The Best Balance Transfer Cards Out There

One of the most disheartening things about debt is the way that your multiple loans and seeming endless payments and high interest rates cause you such stress. If you were lucky enough to be able to finance multiple loans, it can really put you in an unhappy state when you have to make hefty payments that mainly amount to a lot of interest. It never feels good to know that you’re more so paying for the favor to borrow than paying off your actual balance. You need to find the best balance transfer cards that are available for you to utilize.

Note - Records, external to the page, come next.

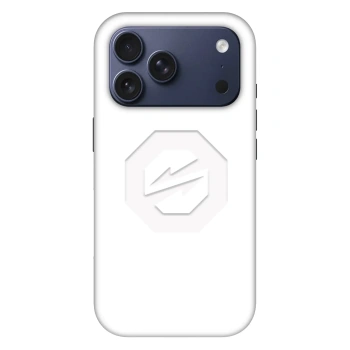 Obal pre Apple iPhone 18 Pro - OKTAGON - Ghost Logo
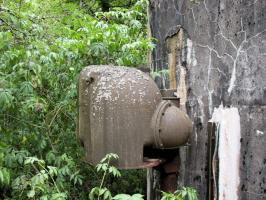 Ligne Maginot - VECKRING NORD - C55 - (Casemate d'infanterie - Simple) - Le projecteur blindé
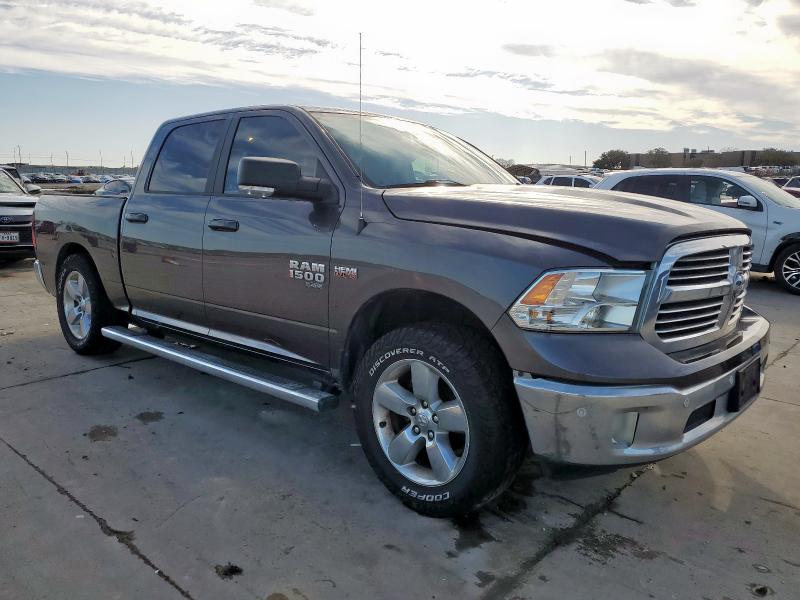 1C6RR7LT6KS620863 - 2019 RAM 1500 CLASS SLT 石墨色 照片 4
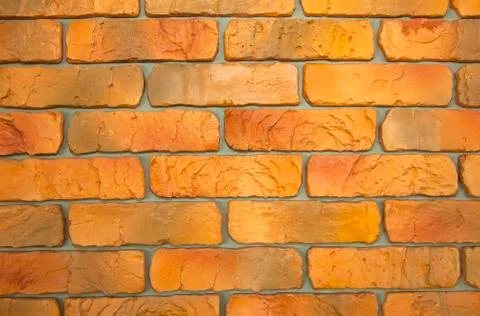 Brick wall pattern background Stock Photos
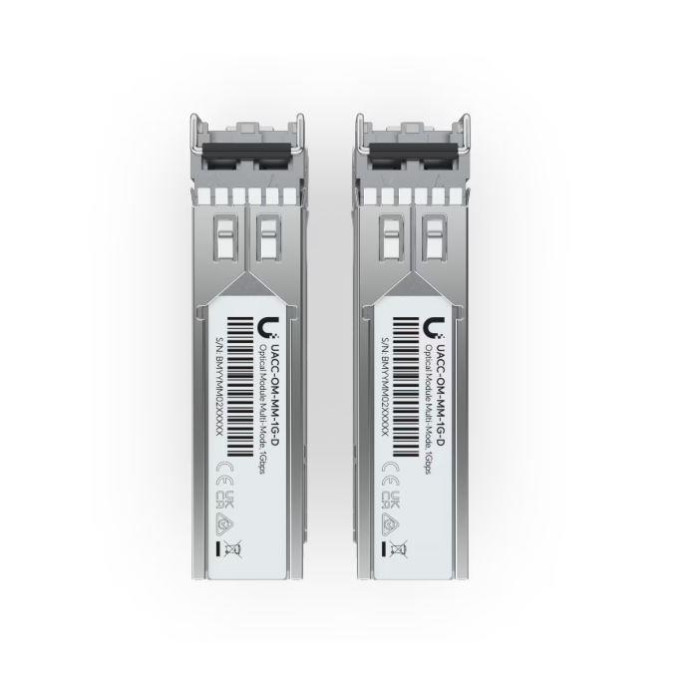 Мережевий адаптер Ethernet (SFP-модуль) UACC-OM-MM-1G-D-2 UBIQUITI
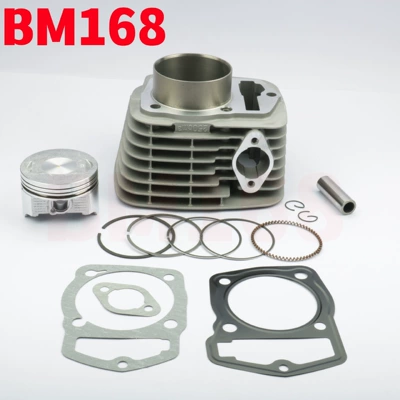 65.5mm motorcycle parts, Cylinder and parts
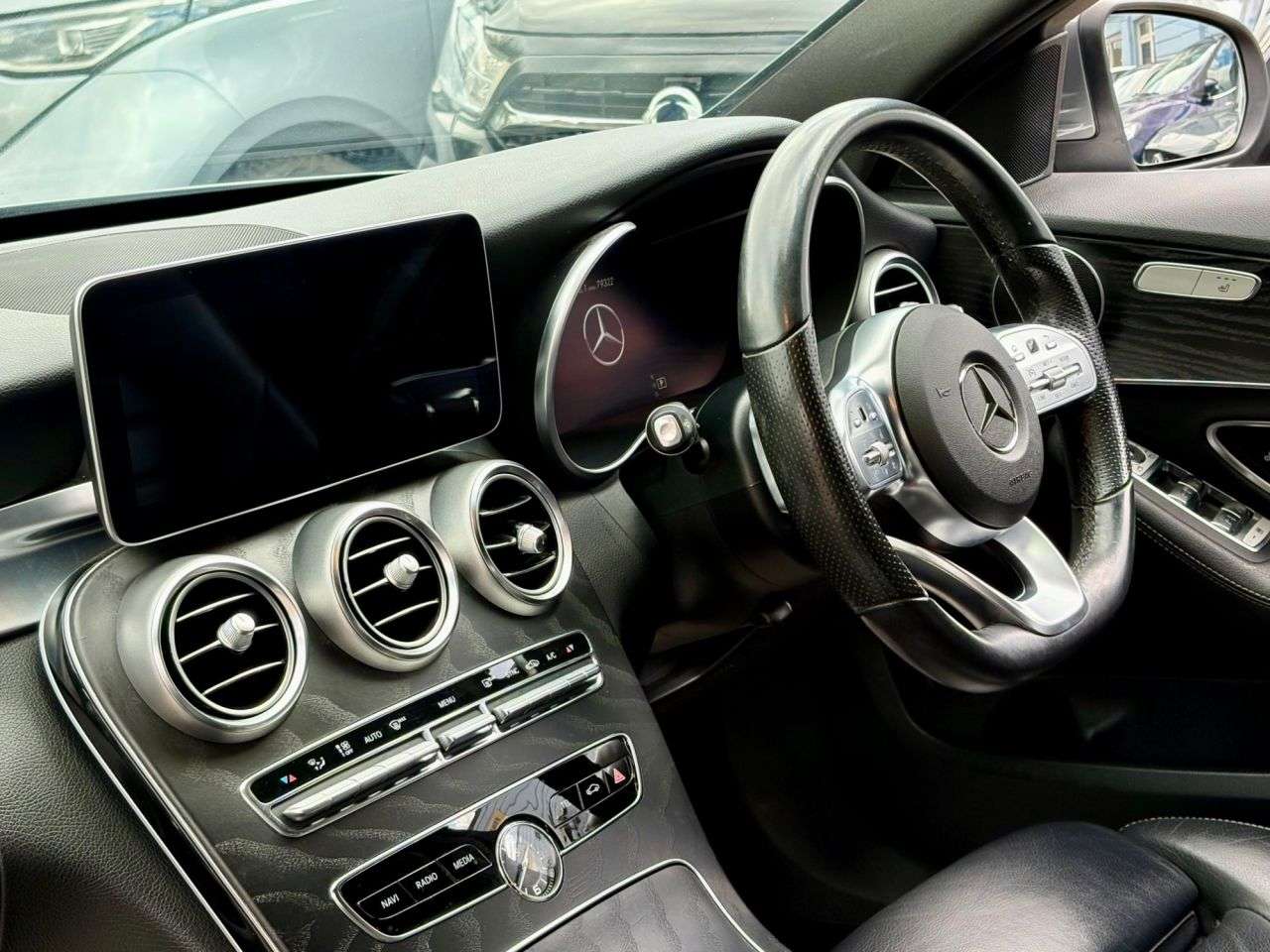 2019 MERCEDES-BENZ C CLASS 2019 MERCEDES-BENZ C CLASS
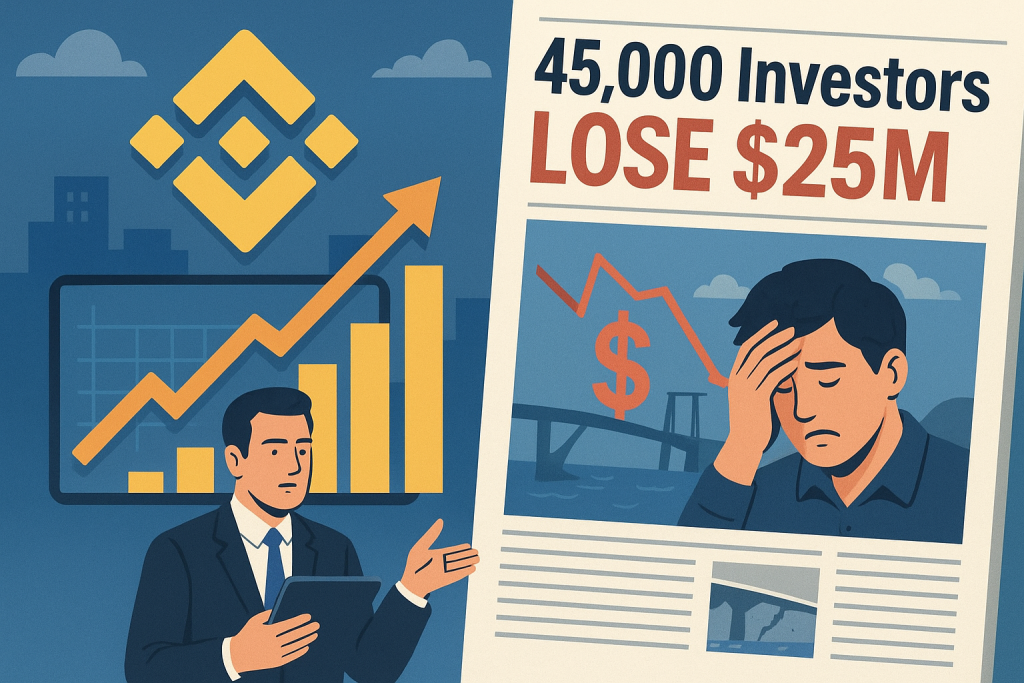 Binance growth and dYdX investor losses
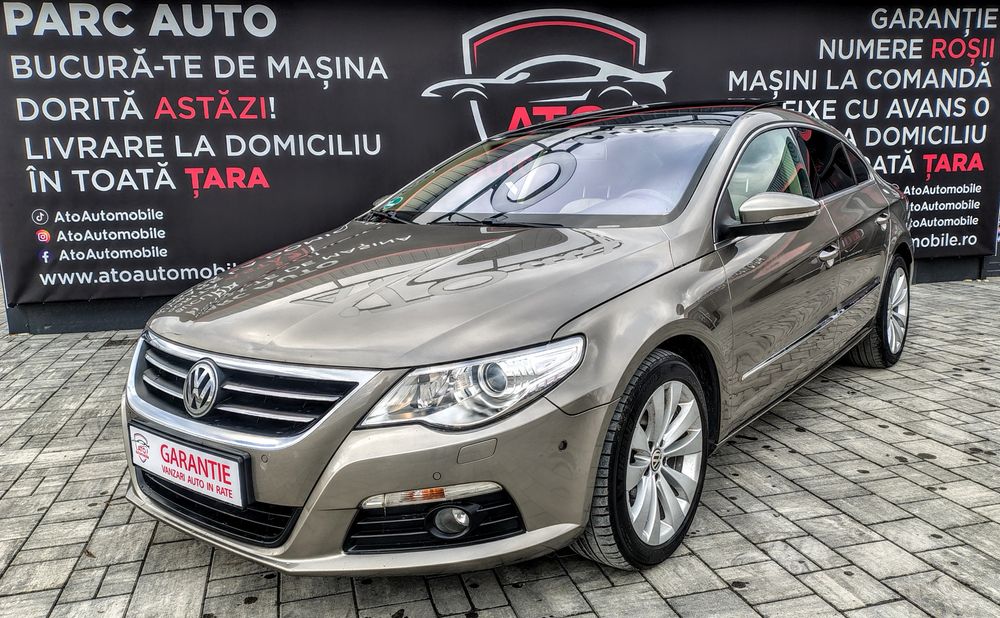 •Vw Passat CC~Exclusive~4Motion~Automat~Eu5~SportLine~Garantie~Rate•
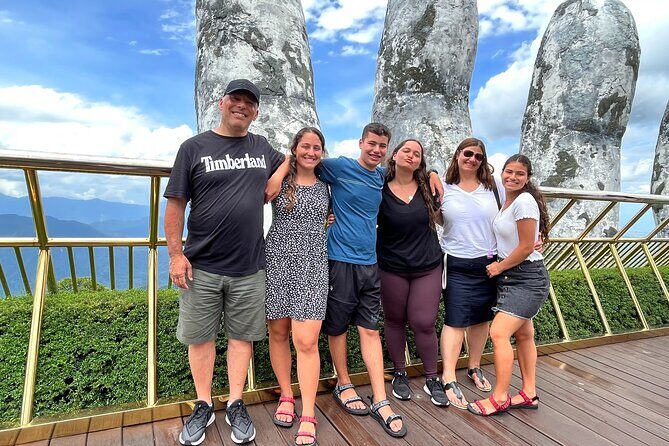 Golden Bridge, Ba Na Hills Tour Cable Car Ride & Buffet Lunch - Good To Know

If you’re in a serious everyday struggle to handle it all, debt consolidation might be a useful option for your situation. You end up taking on one single debt account with an interest rate that’s usually lower than you’ve been paying. Debt consolidation loans from peer-to-peer lenders are the best bet for most people, but if you’re someone that has an exceptionally high credit score, you might be lucky enough to acquire a balance transfer card. Finding the right balance transfer card will make your repayment process that much easier while helping you save on interest costs along the way. Of course, not all balance transfer cards are the same and there are a lot of fine lines that you should look into studying before you commit to the best balance transfer cards there are out there.

How They Work

The best balance transfer cards exist so that one can use a new line of credit to pay off a smaller existing loan. The best balance transfer cards usually have very low interest rates and some other cards have introductory rates of 0%. Once you transfer your balance over, most of your payments will go to paying down your principal balance. If you’ve got two credit cards that both have different balances, you’ll have different minimum payments and interest rates to pay on each. Having that 0% introductory interest rate could do a lot for maximizing your payments.

You definitely have to be careful when using a balance transfer card because you can still rack up debt on those cards you just paid off. It’s also important to note that introductory interest rates don’t last forever: they have an expiration date! You have to go into the situation with a plan to pay off the card before the introductory rate expires and you can’t spend with the new card. There’s also a fairly common balance transfer fee that most cards will charge you. It’s usually 3 to 5% of the total balance being transferred. It may sound like a small fee, but it can certainly add up more quickly than you think. Find out more about the three best balance transfer cards there are for you to apply for.

Three Major Balance Transfer Cards

  • The Chase Slate card targets people that are searching for further insight into their spending habits. The Chase Slate card is one of the best balance transfer cards there is because the introductory 0% interest rate lasts for 15 months. They also don’t charge a balance transfer fee. For debt consolidation repayment that’s fairly stress-free, the Chase Slate card is a great option for most people.
  • The CITI Simplicity cards does all it can to work with its clients by offering up to 18 months’ time to pay off your card debts if just can’t manage it all with the regular 15 months’ time. CITI Simplicity is one of the best balance transfer cards because you won’t be charged a late fee or penalty interest rate if ever you miss a payment. That means that you won’t send yourself spiraling into further financial distress just because you missed a payment. CITI Simplicity also offers 18 months of 0% interest on purchases, but you really shouldn’t purchase anything at all with this card unless you absolutely have to. This card does come with a 3% balance transfer fee, so if you owe quite a bit in debt, that fee could be more than you’re willing to pay.
  • Lake Michigan Credit Union’s Prime Platinum card is great for folks that know they certainly can’t pay off their debts in 15 or 18 months. The Prime Platinum is one of the best balance transfer cards because even though they charge an ongoing 6.25% interest rate, they don’t charge a balance transfer fee and that interest rate is lower than the rate of most credit card purchases today.

Before you decide on one particular card, you should identify what your personal financial needs are. You’ll want to research thoroughly which route to take and you might even have to employ a few different options to work with your unique situation. You want to make sure you’re getting the best deal possible and you’re undertaking something you can afford!